Truck drivers barricade roads for 12 days, demanding and winning a retirement age of 55.
- In December, President Jacques Chirac hails a European Union summit, which papers over French-German and other conflicts, as progress toward a single European currency. Also backing the EMU, SP leader Jospin calls for shorter workweek to generate 700,000 new jobs for youth.
- Throughout the year, immigrants stage protests opposing restrictions and deportations, and demand full legal status.
- Transit workers in 60 cities strike for a 35-hour workweek with no loss in pay. Unions call national days of action in January and February.
- In the June parliamentary elections the SP trounces the conservative RPR, winning 25 percent of the vote in the first round and 241 of the 577 parliamentary seats in the final voting. The CP vote also increases. The National Front’s Jean-Marie Le Pen takes 15 percent in the first round.
- In November, truck drivers strike for five days to demand wage increases.

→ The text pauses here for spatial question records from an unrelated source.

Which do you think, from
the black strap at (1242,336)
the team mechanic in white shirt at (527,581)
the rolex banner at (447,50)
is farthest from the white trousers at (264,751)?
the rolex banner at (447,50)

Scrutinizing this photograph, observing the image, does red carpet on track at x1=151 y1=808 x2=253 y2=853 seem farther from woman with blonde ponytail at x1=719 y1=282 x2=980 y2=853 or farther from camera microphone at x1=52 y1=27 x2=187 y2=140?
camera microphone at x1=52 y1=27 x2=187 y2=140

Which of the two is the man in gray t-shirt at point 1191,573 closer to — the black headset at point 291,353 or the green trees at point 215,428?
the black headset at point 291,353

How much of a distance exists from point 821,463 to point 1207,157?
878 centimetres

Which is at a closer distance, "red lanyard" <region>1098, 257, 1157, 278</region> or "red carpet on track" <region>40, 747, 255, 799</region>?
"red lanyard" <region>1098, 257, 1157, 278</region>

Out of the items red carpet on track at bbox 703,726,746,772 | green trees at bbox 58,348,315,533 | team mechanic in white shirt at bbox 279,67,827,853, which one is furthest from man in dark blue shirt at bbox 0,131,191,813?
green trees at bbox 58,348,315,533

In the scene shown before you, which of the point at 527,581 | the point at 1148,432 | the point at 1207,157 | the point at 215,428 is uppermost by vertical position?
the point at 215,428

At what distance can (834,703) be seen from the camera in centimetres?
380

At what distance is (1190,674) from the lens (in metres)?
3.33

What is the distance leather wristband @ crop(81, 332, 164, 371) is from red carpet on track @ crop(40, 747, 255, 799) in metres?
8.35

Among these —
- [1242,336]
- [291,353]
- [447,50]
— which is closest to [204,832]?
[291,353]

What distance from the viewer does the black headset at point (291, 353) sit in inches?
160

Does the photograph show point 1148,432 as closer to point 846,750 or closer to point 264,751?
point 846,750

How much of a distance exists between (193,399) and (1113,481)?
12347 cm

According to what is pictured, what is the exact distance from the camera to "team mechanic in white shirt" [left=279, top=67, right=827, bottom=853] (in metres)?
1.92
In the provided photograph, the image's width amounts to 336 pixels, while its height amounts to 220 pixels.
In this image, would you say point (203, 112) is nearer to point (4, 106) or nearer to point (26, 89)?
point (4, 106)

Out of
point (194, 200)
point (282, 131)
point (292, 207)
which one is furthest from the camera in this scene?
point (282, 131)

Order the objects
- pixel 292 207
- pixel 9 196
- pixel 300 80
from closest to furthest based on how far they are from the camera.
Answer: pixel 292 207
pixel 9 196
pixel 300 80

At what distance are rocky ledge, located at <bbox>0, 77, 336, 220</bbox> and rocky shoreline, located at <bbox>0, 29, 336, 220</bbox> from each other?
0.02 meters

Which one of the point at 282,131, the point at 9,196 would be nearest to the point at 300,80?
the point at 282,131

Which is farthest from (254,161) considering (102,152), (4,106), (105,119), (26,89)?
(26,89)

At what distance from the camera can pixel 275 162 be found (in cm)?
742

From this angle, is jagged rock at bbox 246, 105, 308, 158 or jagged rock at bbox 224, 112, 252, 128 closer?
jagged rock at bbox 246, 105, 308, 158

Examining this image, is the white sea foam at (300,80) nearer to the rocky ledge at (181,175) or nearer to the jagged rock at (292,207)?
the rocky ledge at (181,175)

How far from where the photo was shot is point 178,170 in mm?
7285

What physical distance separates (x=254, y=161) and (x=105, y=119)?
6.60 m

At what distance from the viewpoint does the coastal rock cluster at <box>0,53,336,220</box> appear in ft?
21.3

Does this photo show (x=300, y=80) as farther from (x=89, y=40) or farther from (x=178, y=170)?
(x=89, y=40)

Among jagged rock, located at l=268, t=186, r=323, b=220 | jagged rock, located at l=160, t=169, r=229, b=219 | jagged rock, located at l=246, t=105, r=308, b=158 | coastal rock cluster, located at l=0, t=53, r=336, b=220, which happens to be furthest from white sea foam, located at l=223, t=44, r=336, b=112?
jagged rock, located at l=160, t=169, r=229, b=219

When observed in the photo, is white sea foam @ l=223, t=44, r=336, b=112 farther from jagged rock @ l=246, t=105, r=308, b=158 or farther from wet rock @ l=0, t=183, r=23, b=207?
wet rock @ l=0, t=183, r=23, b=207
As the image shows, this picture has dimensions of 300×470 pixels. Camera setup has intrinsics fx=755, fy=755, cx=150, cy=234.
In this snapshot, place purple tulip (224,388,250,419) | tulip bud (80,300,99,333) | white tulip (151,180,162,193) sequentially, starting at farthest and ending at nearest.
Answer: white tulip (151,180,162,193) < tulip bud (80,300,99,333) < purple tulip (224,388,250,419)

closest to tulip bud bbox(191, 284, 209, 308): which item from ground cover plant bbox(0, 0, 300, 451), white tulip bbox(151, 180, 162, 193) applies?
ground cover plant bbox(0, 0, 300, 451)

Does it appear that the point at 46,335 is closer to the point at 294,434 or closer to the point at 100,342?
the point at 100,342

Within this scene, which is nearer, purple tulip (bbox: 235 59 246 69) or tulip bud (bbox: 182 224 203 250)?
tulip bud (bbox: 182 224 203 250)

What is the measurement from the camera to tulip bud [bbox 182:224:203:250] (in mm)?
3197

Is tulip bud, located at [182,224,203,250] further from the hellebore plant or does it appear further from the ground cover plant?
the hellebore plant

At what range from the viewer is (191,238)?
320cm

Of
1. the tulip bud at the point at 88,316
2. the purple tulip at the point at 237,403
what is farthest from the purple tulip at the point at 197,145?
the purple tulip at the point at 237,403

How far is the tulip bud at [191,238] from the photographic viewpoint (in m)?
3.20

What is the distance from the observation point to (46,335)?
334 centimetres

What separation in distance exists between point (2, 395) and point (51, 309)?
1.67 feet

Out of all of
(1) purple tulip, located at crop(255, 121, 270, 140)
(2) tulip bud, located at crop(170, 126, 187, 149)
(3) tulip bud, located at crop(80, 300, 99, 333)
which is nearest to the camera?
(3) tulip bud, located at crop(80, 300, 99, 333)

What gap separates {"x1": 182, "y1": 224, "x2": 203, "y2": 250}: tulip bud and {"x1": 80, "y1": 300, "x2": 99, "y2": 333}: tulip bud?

- December 1997-January, 1998: Jobless workers occupy dozens of offices across France. Jospin announces $165 million in emergency funds. January 17, 50,000 participate in "day of action" calling for increasing minimum unemployment benefits and the minimum wage.
- In March, 30,000 demonstrate against National Front.
- 500,000 high school students, out of a total of 2.3 million, demonstrate in 350 cities October 15 demanding more teachers, fewer students per class, and better study conditions. Teachers unions back the rallies.
- In November, demonstrations across France demand that 60,000 undocumented workers slated for deportation be given papers. Rail workers stage simultaneous actions across Europe protesting European Union plan to sell off state-owned railroads. 11,000 rail workers strike demanding state-run railway hire 6,000 more workers. Thousands demonstrate against plant closures.
- Temporary jobs leap by 51 percent within two years. Nearly one worker in 10 is on temporary contract.
- September-October, 25,000 employers and their supporters rally against a proposed law that would nominally cut the workweek to 35 hours, with the stated intent of creating jobs. Tens of thousands of working people hold protests against layoffs and demanding jobs.
- Thousands of farmers hold series of actions protesting declining farm income following a steep drop in prices of agricultural products.
- August-September, Fishermen, truckers, and farmers block every French port and blockade 100 oil refineries protesting rising gas prices. Protests denounced by main trade union federations and main parties in the workers movement, but the actions maintain widespread support among working people. Government agrees to reduce fuel taxes by 15 percent.
- In January, 300,000 workers hit the streets of Paris, Marseilles, Toulouse and some 75 other cities opposing the employers’ confederation’s decision to stop payments into a retirement fund. The boss confederation demands the unions agree to raise the number of years necessary for private sector workers to retire from 40 to 45 years. Five days later, 120,000 public workers demonstrate for a wage increase that keeps pace with inflation.